#### Task to carry out
From the line with "scientific name: Pekania pennanti" through the final line of the entries below, write out each line exactly and nothing else.

#### Dataset entries
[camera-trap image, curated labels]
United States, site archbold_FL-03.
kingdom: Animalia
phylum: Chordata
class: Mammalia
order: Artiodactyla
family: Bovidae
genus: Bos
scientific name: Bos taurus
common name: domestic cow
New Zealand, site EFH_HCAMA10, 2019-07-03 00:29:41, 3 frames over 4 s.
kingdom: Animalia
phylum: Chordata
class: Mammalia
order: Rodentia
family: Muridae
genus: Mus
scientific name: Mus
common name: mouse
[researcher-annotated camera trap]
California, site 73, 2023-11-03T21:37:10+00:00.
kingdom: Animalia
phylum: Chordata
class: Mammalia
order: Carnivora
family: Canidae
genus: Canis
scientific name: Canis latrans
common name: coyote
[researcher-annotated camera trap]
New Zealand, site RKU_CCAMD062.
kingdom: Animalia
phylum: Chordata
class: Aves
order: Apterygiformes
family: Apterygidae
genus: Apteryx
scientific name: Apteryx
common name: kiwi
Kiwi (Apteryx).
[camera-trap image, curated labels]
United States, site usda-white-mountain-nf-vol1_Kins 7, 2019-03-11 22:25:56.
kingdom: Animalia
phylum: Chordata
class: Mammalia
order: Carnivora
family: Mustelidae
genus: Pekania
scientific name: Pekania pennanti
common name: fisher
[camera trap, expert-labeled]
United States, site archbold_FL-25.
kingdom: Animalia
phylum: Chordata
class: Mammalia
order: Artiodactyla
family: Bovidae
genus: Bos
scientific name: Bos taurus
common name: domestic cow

#### Answer to the exercise
scientific name: Pekania pennanti
common name: fisher
[camera trap, expert-labeled]
United States, site archbold_FL-25.
kingdom: Animalia
phylum: Chordata
class: Mammalia
order: Artiodactyla
family: Bovidae
genus: Bos
scientific name: Bos taurus
common name: domestic cow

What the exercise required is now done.